In any case, other than a capital case, in which it is necessary that sentence be pronounced by a judge other than the judge who presided at trial or accepted the plea, the sentencing judge shall not pass sentence until the judge becomes acquainted with what transpired at the trial, or the facts, including any plea discussions, concerning the plea and the offense.

. At the hearing, Judge McCann stated:

So consistent with the recommendation of the State and also understanding as Judge Walsh was the judge who was actually involved with all the cases and, even though he has recused himself regarding this matter — and I believe that has something to do with the Public Defender's Office — otherwise, he would have re-sentenced him — if his feeling at the time of sentencing him is that he should never see light of day because of his crimes, suffice it to say that had Judge Walsh not recused himself, I’m not sure why his attitude would have changed. But regardless of what Judge Walsh might have done, I did consider what Judge Walsh’s pronouncement was in the transcript of the sentencing proceedings and could glean from it that Judge Walsh didn't think that this was just a matter of fact might-as-well-give-him-life-in-prison sentence. He thought it was something that was absolutely necessary, so — and even imposed numerous ninety-nine sentences consecutive to each other on top of the life sentence. So he definitely did not think that this Defendant should ever be released and become a part of the public; whereas, as under this sentence that is being requested by the State, he could actually get out in twenty-three years.

(Emphasis added).

. Specifically, Judge McCann stated:

But I will, for the record, make the finding that, given the numerosity and severity and high level of violence in the crimes that this Defendant is being re-sentenced for, the offenses that were out of sequence and were not previously scored I think should be considered for — as grounds for departure. And I am choosing therefore to depart from the criminal punishment code for the criminal — I’m not sure exactly what his formal name was back in 1991 when he was sentenced. But [under] the sentencing guidelines [], I'm finding that the offenses that are now set forth in the proposed scoresheet that appear as prior record offenses that they should be scored — not scored — but that they should be considered in determining what score he would have had if those were in fact not out of sequence or — and were all prior convictions.

(Emphasis added).

. In his brief, Peters’ sole references to raising this issue were performed at the 1991 sentencing.

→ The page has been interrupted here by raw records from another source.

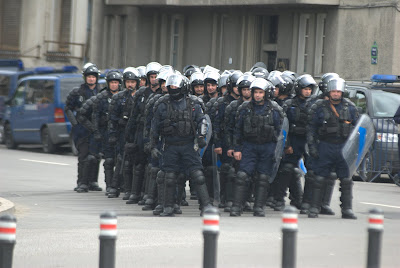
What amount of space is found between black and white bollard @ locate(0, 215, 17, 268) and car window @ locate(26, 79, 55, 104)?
1695 cm

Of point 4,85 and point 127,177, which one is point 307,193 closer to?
point 127,177

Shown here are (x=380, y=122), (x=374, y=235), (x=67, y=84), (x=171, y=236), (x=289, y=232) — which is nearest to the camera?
(x=289, y=232)

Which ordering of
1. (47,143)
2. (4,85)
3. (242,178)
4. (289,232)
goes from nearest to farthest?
(289,232)
(242,178)
(47,143)
(4,85)

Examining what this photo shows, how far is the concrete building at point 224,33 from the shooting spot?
28.6 meters

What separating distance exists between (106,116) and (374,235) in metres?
8.86

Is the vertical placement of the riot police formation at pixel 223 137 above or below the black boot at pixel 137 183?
above

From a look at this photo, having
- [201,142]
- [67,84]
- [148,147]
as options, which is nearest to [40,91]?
[67,84]

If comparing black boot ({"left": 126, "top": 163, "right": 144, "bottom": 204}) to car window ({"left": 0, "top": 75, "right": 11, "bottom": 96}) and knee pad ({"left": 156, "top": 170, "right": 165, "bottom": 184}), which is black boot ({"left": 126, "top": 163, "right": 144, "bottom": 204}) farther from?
car window ({"left": 0, "top": 75, "right": 11, "bottom": 96})

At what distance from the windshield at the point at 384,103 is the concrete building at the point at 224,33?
29.2 feet

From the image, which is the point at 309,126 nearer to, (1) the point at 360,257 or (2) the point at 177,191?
(2) the point at 177,191

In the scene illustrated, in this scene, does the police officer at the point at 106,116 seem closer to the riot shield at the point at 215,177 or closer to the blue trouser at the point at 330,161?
→ the riot shield at the point at 215,177

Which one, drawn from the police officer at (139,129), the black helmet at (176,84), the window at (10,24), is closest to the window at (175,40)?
the window at (10,24)

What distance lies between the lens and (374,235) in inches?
291

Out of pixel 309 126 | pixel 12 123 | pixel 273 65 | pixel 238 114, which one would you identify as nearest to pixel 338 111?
pixel 309 126
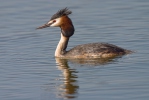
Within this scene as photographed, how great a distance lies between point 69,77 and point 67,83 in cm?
60

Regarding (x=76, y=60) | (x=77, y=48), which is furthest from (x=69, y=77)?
(x=77, y=48)

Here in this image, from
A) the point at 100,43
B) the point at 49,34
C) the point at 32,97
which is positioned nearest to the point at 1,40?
the point at 49,34

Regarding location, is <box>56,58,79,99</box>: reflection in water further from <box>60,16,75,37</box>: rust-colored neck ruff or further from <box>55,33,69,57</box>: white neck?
<box>60,16,75,37</box>: rust-colored neck ruff

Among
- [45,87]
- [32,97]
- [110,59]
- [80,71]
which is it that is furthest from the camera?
[110,59]

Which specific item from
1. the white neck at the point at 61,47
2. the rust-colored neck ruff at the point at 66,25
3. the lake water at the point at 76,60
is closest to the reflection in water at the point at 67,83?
the lake water at the point at 76,60

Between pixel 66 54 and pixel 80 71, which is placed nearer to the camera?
pixel 80 71

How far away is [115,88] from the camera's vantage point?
42.4ft

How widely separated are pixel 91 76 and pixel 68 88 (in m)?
0.94

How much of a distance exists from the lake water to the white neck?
185 mm

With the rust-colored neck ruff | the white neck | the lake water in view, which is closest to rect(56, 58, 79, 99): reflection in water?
the lake water

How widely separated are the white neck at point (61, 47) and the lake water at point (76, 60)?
7.3 inches

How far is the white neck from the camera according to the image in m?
16.9

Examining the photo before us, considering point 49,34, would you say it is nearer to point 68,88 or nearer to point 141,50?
point 141,50

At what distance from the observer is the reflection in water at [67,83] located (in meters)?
12.8
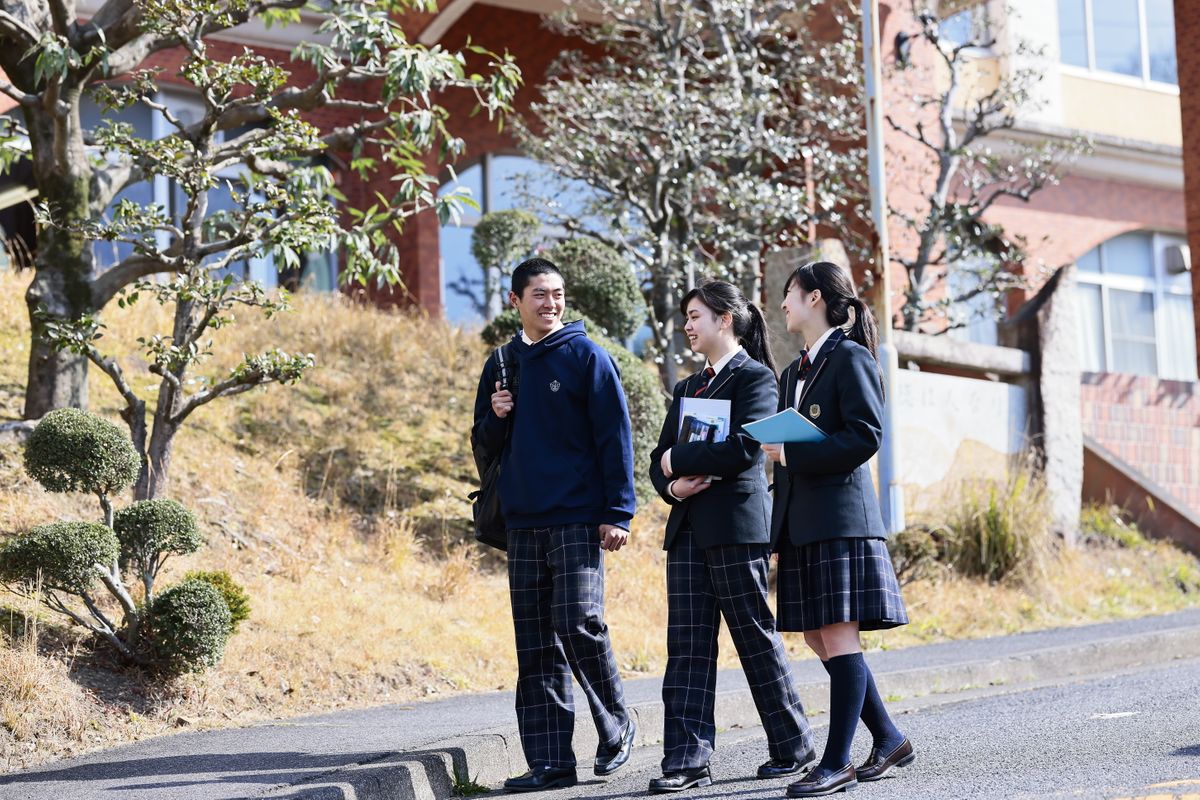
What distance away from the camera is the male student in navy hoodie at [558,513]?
572 cm

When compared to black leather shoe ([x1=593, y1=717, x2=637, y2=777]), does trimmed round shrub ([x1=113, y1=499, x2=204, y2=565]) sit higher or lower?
higher

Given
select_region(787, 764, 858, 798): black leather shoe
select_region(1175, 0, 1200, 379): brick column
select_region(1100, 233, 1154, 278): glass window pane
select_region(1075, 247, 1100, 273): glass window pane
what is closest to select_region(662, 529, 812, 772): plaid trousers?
select_region(787, 764, 858, 798): black leather shoe

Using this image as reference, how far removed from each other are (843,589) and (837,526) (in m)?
0.23

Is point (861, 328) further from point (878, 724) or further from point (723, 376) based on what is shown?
point (878, 724)

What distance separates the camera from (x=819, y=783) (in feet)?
16.8

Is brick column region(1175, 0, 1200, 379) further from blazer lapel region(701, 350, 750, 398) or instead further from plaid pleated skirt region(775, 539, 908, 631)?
plaid pleated skirt region(775, 539, 908, 631)

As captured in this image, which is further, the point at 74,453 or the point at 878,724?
the point at 74,453

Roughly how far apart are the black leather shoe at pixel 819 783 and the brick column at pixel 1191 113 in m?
14.3

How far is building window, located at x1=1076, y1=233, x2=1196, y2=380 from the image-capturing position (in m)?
23.5

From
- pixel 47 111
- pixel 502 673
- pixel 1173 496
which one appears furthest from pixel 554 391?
pixel 1173 496

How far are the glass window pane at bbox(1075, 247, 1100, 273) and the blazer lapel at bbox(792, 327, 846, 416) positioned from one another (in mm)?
19195

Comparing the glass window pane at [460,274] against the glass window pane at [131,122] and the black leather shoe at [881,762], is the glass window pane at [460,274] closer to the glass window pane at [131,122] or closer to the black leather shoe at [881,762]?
the glass window pane at [131,122]

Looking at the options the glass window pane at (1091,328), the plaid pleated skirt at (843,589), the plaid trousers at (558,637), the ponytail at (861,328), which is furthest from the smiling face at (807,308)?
the glass window pane at (1091,328)

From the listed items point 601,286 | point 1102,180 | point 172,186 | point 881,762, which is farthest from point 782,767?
point 1102,180
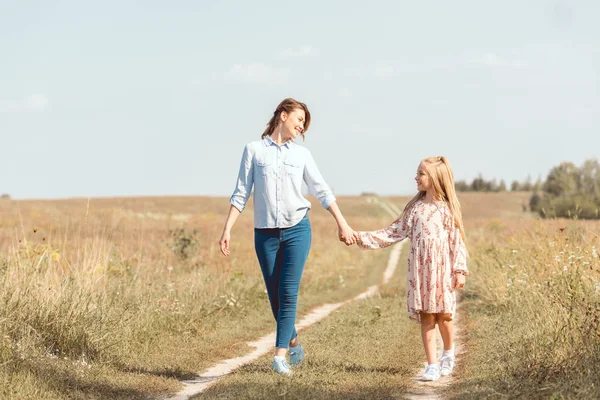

. Section 775.082(3) sets the parameters for life felony and first degree felony sentencing, providing in its 1989 variation as follows:

(a) For a life felony committed prior to October 1, 1983, by a term of imprisonment for life or for a term of years not less than 30 and, for a life felony committed on or after October 1, 1983, by a term of imprisonment for life or by a term of imprisonment not exceeding 40 years;
(b) For a felony of the first degree, by a term of imprisonment not exceeding 30 years or, when specifically provided by statute, by imprisonment for a term of years not exceeding life imprisonment.

(Emphasis added).

. Section 812.13(2)(a) provides as follows:

If in the course of committing the robbery the offender carried a firearm or other deadly weapon, then the robbery is a felony of the first degree, punishable by imprisonment for a term of years not exceeding life imprisonment or as provided in s.775.082, s.775.083, or s.775.084.

. Under the current variant of the statute, life felonies committed on or after July 1, 1995, are punishable "by a term of imprisonment for life or by imprisonment for a term of years not exceeding life imprisonment.” § 775.082(3)(a)3., Fla. Stat. (2013). Accordingly, the constitutionality analysis applied in this opinion pertains only to juveniles convicted of crimes committed before July 1, 1995.

. It is feasible, for example, that a defendant charged with a life felony may enter a plea to a lesser first degree felony offense.